(Records contained in a dataset)

++++++++++++++++++++

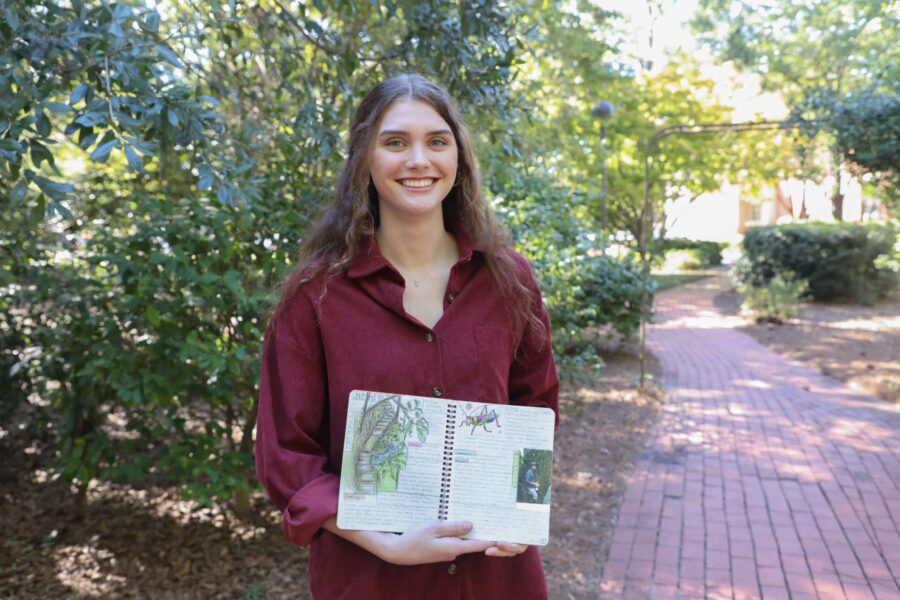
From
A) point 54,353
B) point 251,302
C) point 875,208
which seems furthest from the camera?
point 875,208

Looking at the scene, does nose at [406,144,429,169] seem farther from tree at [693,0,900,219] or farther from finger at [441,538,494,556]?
tree at [693,0,900,219]

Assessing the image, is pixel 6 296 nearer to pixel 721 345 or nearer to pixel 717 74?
pixel 721 345

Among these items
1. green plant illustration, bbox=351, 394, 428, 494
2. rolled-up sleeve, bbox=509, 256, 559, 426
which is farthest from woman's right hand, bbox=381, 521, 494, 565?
rolled-up sleeve, bbox=509, 256, 559, 426

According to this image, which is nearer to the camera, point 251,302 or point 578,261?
point 251,302

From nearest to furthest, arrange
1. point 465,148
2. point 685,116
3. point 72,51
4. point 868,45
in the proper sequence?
point 465,148 < point 72,51 < point 685,116 < point 868,45

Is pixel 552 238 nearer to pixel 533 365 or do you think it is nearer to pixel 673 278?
pixel 533 365

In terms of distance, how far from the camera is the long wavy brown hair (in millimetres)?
1753

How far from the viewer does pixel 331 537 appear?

++++++++++++++++++++

**The request**
Transcribe every entry above exactly. Omit all pictures.

**Problem solution**
From
A) point 54,353
B) point 251,302
C) point 875,208
which seems furthest from the camera?
point 875,208

Looking at the scene, does nose at [406,144,429,169] seem farther from tree at [693,0,900,219] or farther from finger at [441,538,494,556]?
tree at [693,0,900,219]

Assessing the image, is pixel 6 296 nearer to pixel 721 345 or nearer to pixel 717 74?
pixel 721 345

Among these items
1. green plant illustration, bbox=351, 394, 428, 494
2. rolled-up sleeve, bbox=509, 256, 559, 426
which is farthest from woman's right hand, bbox=381, 521, 494, 565?
rolled-up sleeve, bbox=509, 256, 559, 426

According to this image, which is nearer to the camera, point 251,302 or point 578,261?
point 251,302

From nearest to furthest, arrange
1. point 465,148
2. point 685,116
3. point 72,51
4. point 868,45
in the proper sequence?
point 465,148 < point 72,51 < point 685,116 < point 868,45

Is pixel 552 238 nearer to pixel 533 365 or do you think it is nearer to pixel 673 278?
pixel 533 365

In terms of distance, how far from the camera is the long wavy brown hair (in millimetres)?
1753

How far from the viewer does pixel 331 537 appear?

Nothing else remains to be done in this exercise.